For the word "species", return each line of the data in which it occurs.

(Items from a dataset)
....

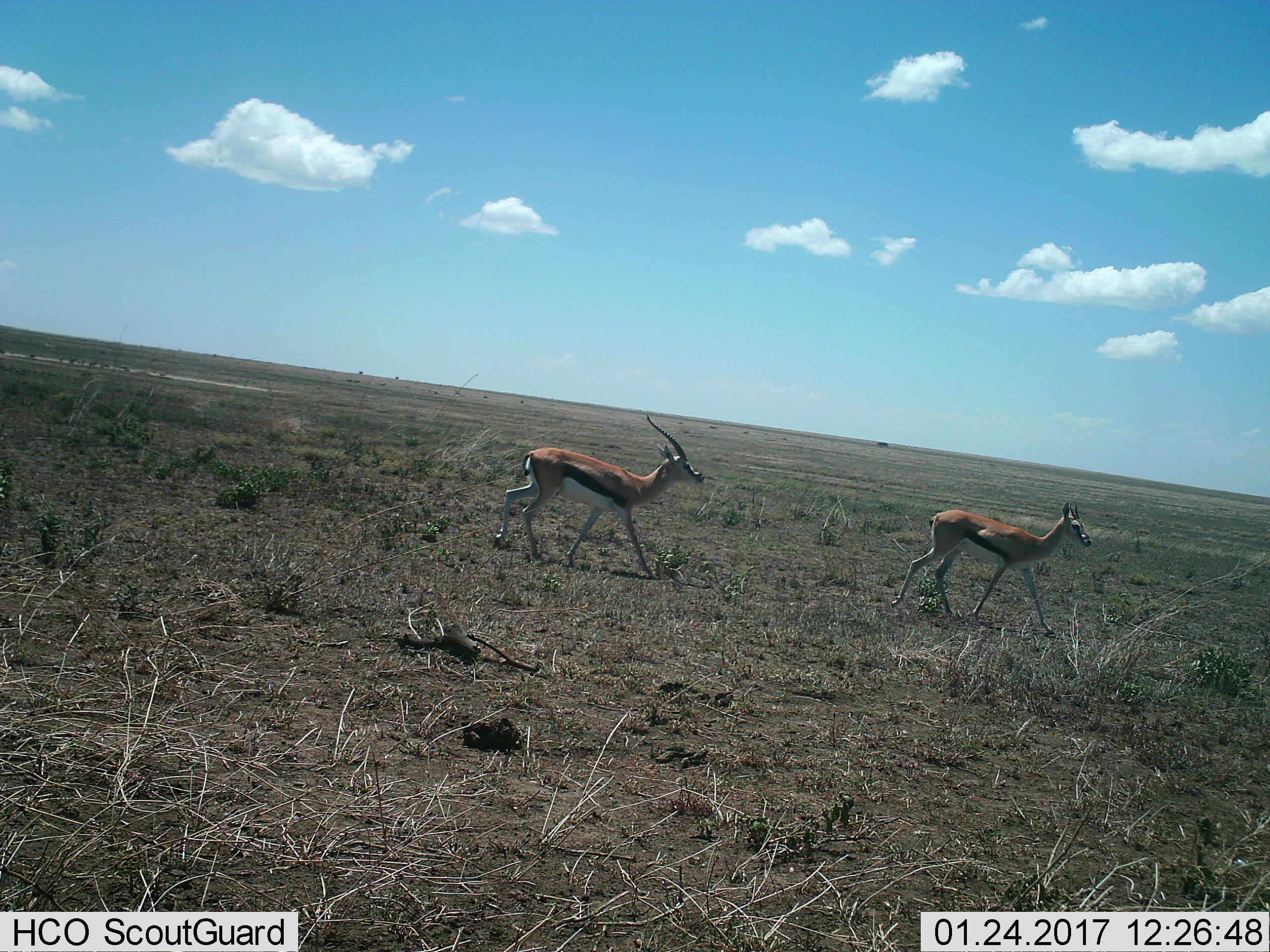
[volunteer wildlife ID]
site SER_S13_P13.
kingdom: Animalia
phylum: Chordata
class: Mammalia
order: Artiodactyla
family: Bovidae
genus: Eudorcas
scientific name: Eudorcas thomsonii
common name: thomson's gazelle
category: gazellethomsons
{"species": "gazellethomsons (thomson's gazelle) (Eudorcas thomsonii)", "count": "2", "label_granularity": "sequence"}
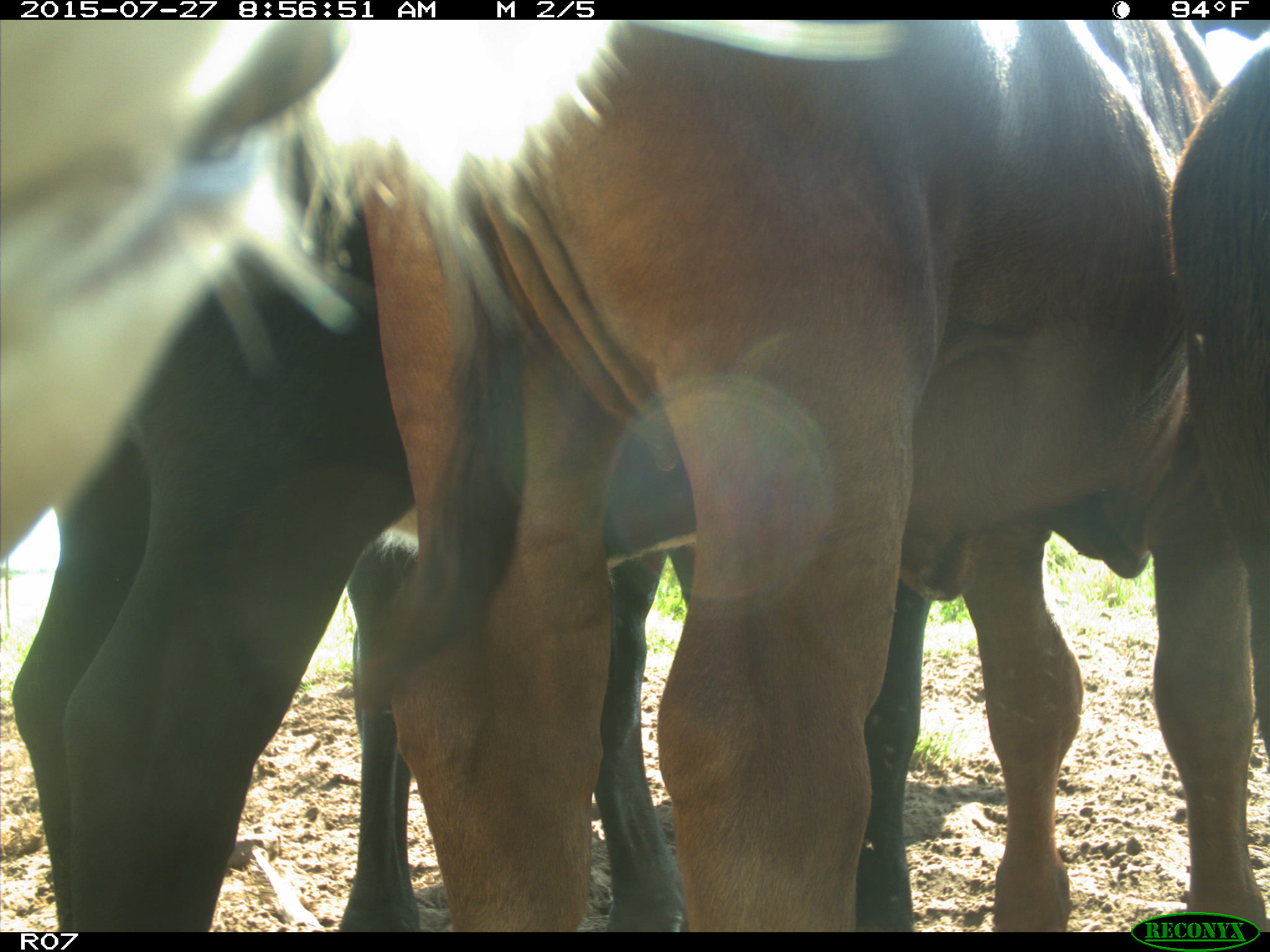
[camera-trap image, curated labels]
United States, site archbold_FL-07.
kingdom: Animalia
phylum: Chordata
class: Mammalia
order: Artiodactyla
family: Bovidae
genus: Bos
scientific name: Bos taurus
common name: domestic cow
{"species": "Bos taurus (domestic cow)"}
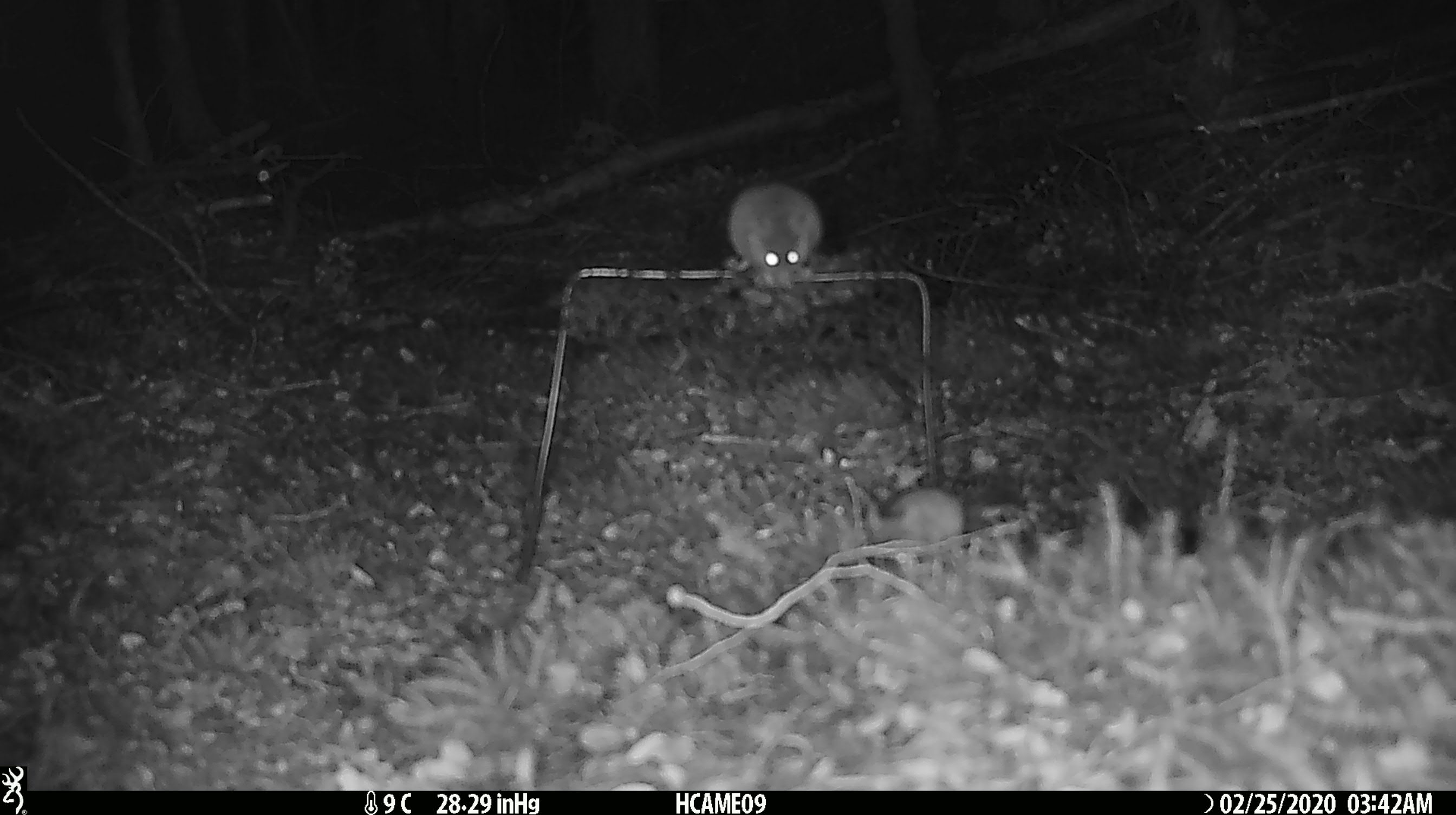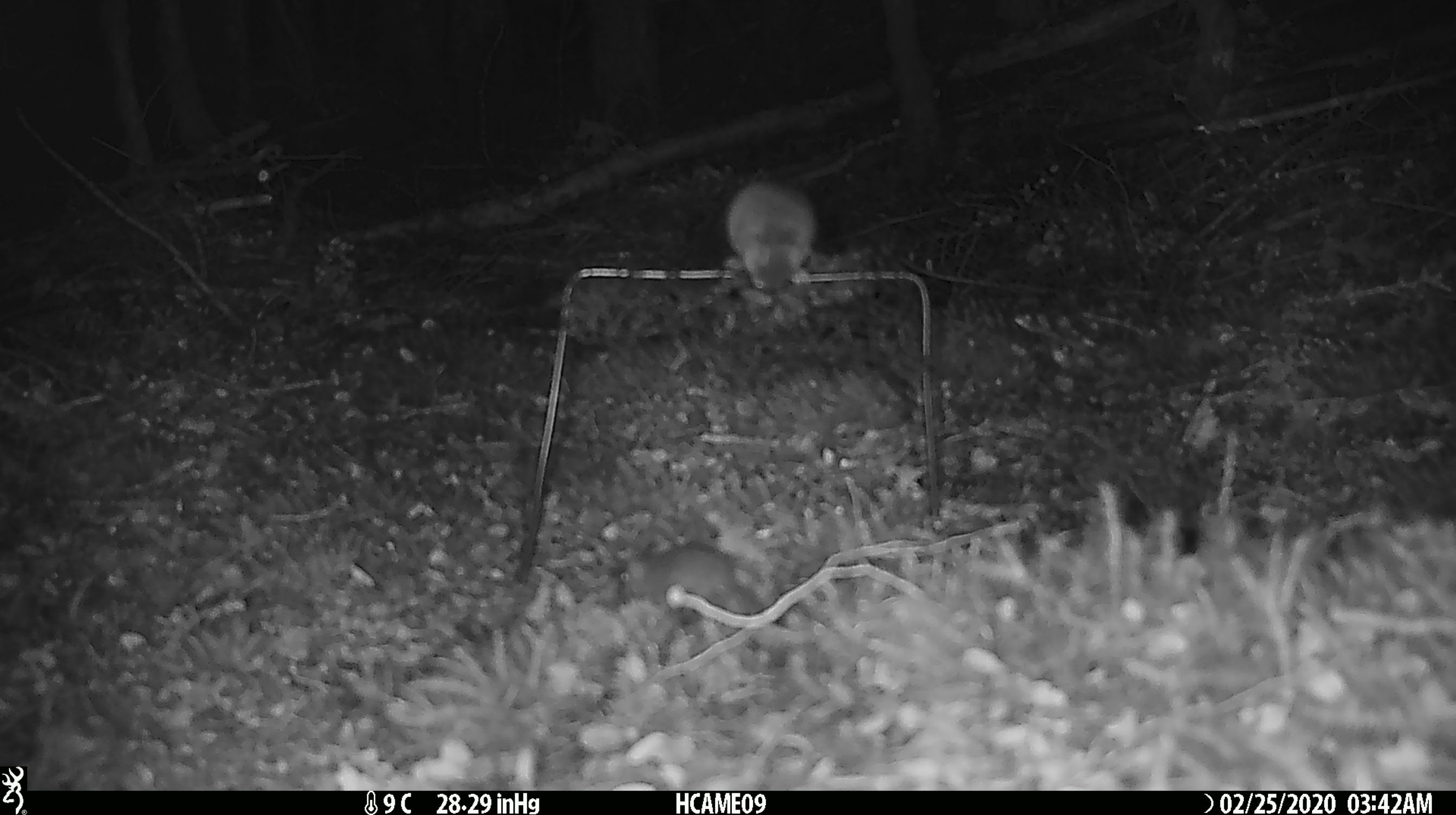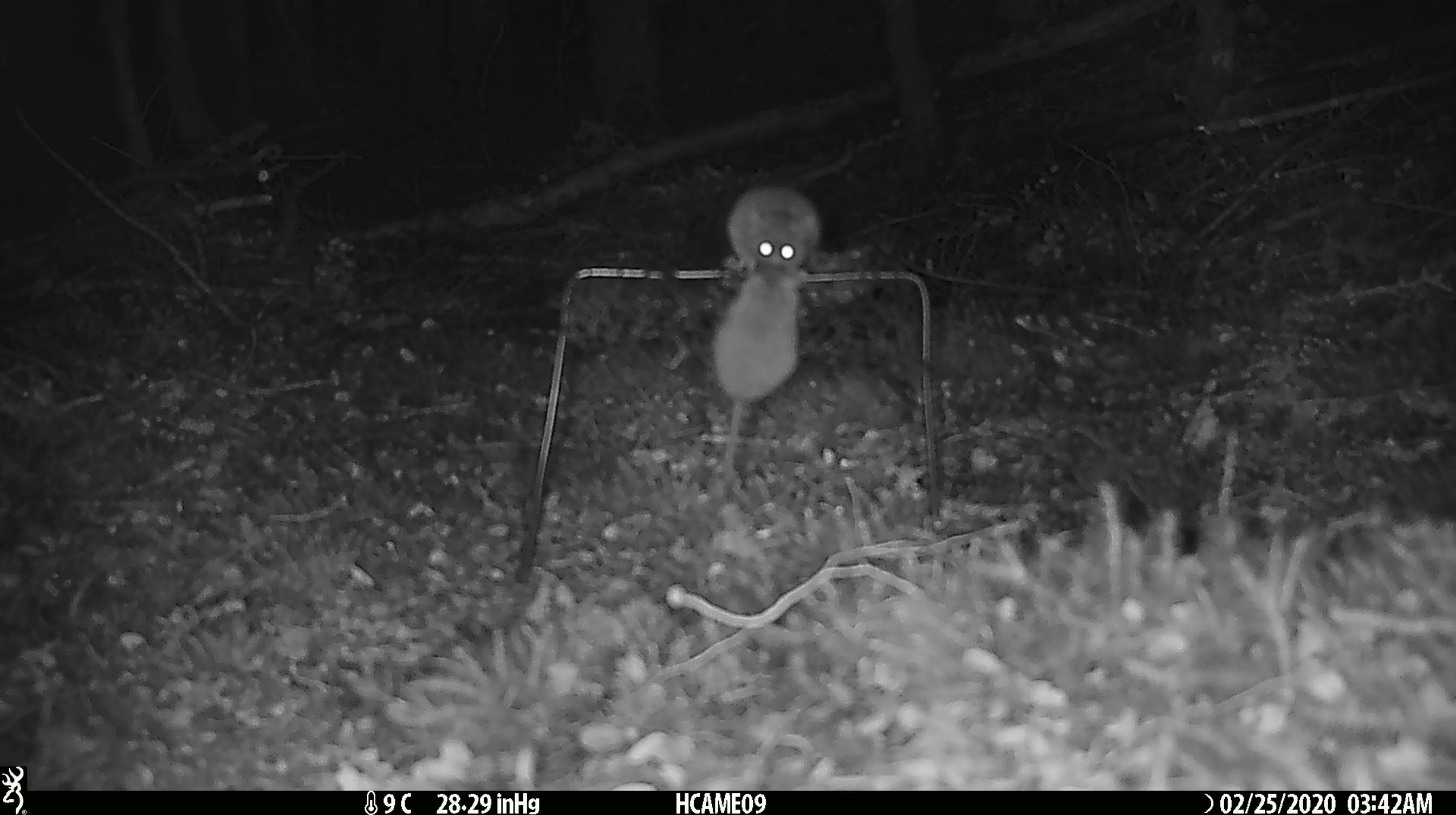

....

• [Your response]
{"species": "gazellethomsons (thomson's gazelle) (Eudorcas thomsonii)", "count": "2", "label_granularity": "sequence"}
{"species": "Bos taurus (domestic cow)"}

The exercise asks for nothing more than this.